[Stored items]
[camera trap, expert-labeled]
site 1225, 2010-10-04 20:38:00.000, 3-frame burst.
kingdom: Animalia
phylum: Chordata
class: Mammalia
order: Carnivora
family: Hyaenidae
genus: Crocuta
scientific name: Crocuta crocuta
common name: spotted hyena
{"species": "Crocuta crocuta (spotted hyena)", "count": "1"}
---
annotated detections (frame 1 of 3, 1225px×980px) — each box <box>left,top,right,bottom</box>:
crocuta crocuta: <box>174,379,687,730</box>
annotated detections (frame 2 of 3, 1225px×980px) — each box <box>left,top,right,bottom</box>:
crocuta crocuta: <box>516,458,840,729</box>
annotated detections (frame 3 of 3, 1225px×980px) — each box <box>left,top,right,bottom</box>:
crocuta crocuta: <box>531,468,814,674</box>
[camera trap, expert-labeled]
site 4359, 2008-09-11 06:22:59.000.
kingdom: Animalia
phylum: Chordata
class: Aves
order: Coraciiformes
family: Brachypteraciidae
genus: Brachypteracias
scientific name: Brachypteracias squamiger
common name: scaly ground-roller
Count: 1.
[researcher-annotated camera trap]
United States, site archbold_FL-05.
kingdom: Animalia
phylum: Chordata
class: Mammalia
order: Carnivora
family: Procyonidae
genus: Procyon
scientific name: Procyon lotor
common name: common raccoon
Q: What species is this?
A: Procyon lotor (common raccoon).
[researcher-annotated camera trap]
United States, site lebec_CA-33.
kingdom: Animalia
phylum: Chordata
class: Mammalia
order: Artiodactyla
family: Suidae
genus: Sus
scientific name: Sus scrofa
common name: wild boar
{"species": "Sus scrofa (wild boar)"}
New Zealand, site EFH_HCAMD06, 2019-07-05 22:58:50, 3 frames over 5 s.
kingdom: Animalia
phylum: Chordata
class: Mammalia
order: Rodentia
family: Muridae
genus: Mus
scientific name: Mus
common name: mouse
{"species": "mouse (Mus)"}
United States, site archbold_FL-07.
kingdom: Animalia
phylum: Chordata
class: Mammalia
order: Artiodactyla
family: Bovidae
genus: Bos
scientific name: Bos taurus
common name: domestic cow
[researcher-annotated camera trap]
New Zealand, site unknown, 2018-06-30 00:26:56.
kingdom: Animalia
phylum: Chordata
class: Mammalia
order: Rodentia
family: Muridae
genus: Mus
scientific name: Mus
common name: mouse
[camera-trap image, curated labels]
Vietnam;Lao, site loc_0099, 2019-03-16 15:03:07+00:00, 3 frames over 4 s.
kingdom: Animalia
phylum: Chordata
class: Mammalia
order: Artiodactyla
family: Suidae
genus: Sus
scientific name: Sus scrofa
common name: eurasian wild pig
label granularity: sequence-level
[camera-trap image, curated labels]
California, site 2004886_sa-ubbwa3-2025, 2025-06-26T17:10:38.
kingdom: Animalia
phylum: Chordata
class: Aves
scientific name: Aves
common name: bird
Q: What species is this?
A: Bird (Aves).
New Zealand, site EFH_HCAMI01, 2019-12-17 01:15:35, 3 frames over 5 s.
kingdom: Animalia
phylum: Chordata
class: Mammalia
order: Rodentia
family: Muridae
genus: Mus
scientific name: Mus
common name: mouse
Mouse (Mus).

Exercise requirements
From the records above, extract every line exactly as it stands.

Solution to the exercise
[camera trap, expert-labeled]
site 1225, 2010-10-04 20:38:00.000, 3-frame burst.
kingdom: Animalia
phylum: Chordata
class: Mammalia
order: Carnivora
family: Hyaenidae
genus: Crocuta
scientific name: Crocuta crocuta
common name: spotted hyena
{"species": "Crocuta crocuta (spotted hyena)", "count": "1"}
---
annotated detections (frame 1 of 3, 1225px×980px) — each box <box>left,top,right,bottom</box>:
crocuta crocuta: <box>174,379,687,730</box>
annotated detections (frame 2 of 3, 1225px×980px) — each box <box>left,top,right,bottom</box>:
crocuta crocuta: <box>516,458,840,729</box>
annotated detections (frame 3 of 3, 1225px×980px) — each box <box>left,top,right,bottom</box>:
crocuta crocuta: <box>531,468,814,674</box>
[camera trap, expert-labeled]
site 4359, 2008-09-11 06:22:59.000.
kingdom: Animalia
phylum: Chordata
class: Aves
order: Coraciiformes
family: Brachypteraciidae
genus: Brachypteracias
scientific name: Brachypteracias squamiger
common name: scaly ground-roller
Count: 1.
[researcher-annotated camera trap]
United States, site archbold_FL-05.
kingdom: Animalia
phylum: Chordata
class: Mammalia
order: Carnivora
family: Procyonidae
genus: Procyon
scientific name: Procyon lotor
common name: common raccoon
Q: What species is this?
A: Procyon lotor (common raccoon).
[researcher-annotated camera trap]
United States, site lebec_CA-33.
kingdom: Animalia
phylum: Chordata
class: Mammalia
order: Artiodactyla
family: Suidae
genus: Sus
scientific name: Sus scrofa
common name: wild boar
{"species": "Sus scrofa (wild boar)"}
New Zealand, site EFH_HCAMD06, 2019-07-05 22:58:50, 3 frames over 5 s.
kingdom: Animalia
phylum: Chordata
class: Mammalia
order: Rodentia
family: Muridae
genus: Mus
scientific name: Mus
common name: mouse
{"species": "mouse (Mus)"}
United States, site archbold_FL-07.
kingdom: Animalia
phylum: Chordata
class: Mammalia
order: Artiodactyla
family: Bovidae
genus: Bos
scientific name: Bos taurus
common name: domestic cow
[researcher-annotated camera trap]
New Zealand, site unknown, 2018-06-30 00:26:56.
kingdom: Animalia
phylum: Chordata
class: Mammalia
order: Rodentia
family: Muridae
genus: Mus
scientific name: Mus
common name: mouse
[camera-trap image, curated labels]
Vietnam;Lao, site loc_0099, 2019-03-16 15:03:07+00:00, 3 frames over 4 s.
kingdom: Animalia
phylum: Chordata
class: Mammalia
order: Artiodactyla
family: Suidae
genus: Sus
scientific name: Sus scrofa
common name: eurasian wild pig
label granularity: sequence-level
[camera-trap image, curated labels]
California, site 2004886_sa-ubbwa3-2025, 2025-06-26T17:10:38.
kingdom: Animalia
phylum: Chordata
class: Aves
scientific name: Aves
common name: bird
Q: What species is this?
A: Bird (Aves).
New Zealand, site EFH_HCAMI01, 2019-12-17 01:15:35, 3 frames over 5 s.
kingdom: Animalia
phylum: Chordata
class: Mammalia
order: Rodentia
family: Muridae
genus: Mus
scientific name: Mus
common name: mouse
Mouse (Mus).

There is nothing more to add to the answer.